Look Who’s Talking II

Look Who’s Talking II

While the Canadian press snoozed through an excellent opportunity to confront his Lordship Monday eve, Men’s Vogue arrived on local shelves complete with a cover line that reads, “Exclusive interview inside the trial of Conrad Black: ‘I’ll survive it all.’” Flipping to page 150, we find an eight-page feature by Nicholas Stein (a recently repatriated Torontonian who’s spent the better part of his journalistic career in NYC) that incorporates a 1,400-word e-mail Black sent to Stein following the trial. In the article, Stein describes Black’s correspondence as “written in the bombastic, abstruse style for which he is famous” and “[displaying] the fierce intellect responsible for his extraordinary rise—but also [suggesting] the qualities responsible for his sudden, devastating fall.”

While there’s much here the seasoned observer already knows—Black feels he’s the victim of an unjust trial and conviction, America’s justice system is pursuing a “substitute for a wealth-redistribution policy” through the “pursuit of prominent well-off people,” he still hopes for a complete acquittal and “on a worst case not a severe sentence”—a couple of things surprised me.

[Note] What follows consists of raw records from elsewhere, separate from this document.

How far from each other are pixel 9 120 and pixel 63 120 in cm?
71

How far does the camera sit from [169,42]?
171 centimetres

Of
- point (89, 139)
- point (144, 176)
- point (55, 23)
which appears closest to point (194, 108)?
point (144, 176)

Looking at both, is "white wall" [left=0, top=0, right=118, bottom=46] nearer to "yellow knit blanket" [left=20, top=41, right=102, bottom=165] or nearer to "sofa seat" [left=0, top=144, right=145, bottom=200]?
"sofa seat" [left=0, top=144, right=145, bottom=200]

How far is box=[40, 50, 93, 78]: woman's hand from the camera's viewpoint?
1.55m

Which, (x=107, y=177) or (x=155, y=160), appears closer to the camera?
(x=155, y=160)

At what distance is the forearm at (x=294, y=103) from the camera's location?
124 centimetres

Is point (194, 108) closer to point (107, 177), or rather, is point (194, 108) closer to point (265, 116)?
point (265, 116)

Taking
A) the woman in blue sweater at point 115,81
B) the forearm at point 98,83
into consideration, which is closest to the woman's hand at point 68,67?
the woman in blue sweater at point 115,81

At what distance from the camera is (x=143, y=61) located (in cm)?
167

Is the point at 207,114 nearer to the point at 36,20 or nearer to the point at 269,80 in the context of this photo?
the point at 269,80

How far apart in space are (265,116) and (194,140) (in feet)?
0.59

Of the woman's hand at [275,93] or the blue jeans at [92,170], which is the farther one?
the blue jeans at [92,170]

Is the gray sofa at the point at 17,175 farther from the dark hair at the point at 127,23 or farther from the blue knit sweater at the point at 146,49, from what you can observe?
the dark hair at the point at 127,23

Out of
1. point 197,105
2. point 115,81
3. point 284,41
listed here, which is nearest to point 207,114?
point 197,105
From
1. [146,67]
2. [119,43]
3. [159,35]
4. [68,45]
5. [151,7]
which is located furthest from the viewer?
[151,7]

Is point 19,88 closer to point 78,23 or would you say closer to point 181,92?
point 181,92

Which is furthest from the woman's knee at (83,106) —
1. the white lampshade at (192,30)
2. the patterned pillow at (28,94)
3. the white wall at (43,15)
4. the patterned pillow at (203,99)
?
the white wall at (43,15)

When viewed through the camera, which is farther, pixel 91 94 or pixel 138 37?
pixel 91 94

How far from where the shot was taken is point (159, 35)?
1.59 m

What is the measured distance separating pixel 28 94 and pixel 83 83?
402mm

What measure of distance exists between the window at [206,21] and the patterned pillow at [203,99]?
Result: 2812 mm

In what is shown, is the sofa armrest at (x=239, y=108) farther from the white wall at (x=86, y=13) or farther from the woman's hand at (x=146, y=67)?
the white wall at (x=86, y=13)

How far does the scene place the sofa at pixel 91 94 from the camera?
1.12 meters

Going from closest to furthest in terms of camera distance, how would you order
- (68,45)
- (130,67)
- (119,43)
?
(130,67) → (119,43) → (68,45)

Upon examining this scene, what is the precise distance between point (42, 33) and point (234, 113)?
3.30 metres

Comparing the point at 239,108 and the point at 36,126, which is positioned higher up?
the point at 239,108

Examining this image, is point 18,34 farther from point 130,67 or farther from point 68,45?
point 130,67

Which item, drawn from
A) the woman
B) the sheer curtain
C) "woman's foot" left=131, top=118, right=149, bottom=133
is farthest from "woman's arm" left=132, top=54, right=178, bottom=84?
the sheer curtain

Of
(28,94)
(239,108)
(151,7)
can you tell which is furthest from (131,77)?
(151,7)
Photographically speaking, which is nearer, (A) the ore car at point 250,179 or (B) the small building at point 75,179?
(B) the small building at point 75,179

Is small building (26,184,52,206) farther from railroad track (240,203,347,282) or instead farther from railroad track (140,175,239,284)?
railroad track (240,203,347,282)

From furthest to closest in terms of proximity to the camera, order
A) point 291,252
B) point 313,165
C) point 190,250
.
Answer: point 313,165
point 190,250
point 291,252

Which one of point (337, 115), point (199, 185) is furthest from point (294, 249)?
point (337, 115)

First there’s Black’s relative equanimity regarding the three stooges of the audit committee: “None of them would have wished to lie, but all appeared with an official rod on their backs, immunity or a plea bargain.” And second, there’s Black’s confirmation that testifying on his own behalf was a lousy idea best avoided: “My testifying would have opened the trial up to a much wider range of questions, which I could have dealt with, but it would have made the trial longer and more complicated.” In other words, “I couldn’t trust the jury not to convict me on more than they did, had they heard from the horse’s mouth.”

And speaking of which, our old friend, juror Jean Kelly, makes a cameo appearance suggesting that she and two others held the jury’s feet to the fire to ensure that they convicted on the evidence. “I don’t think anyone realizes how close Black came to being found guilty on everything.” All in all a worthwhile read that points to some hard realities coming Black’s way 40-odd days hence.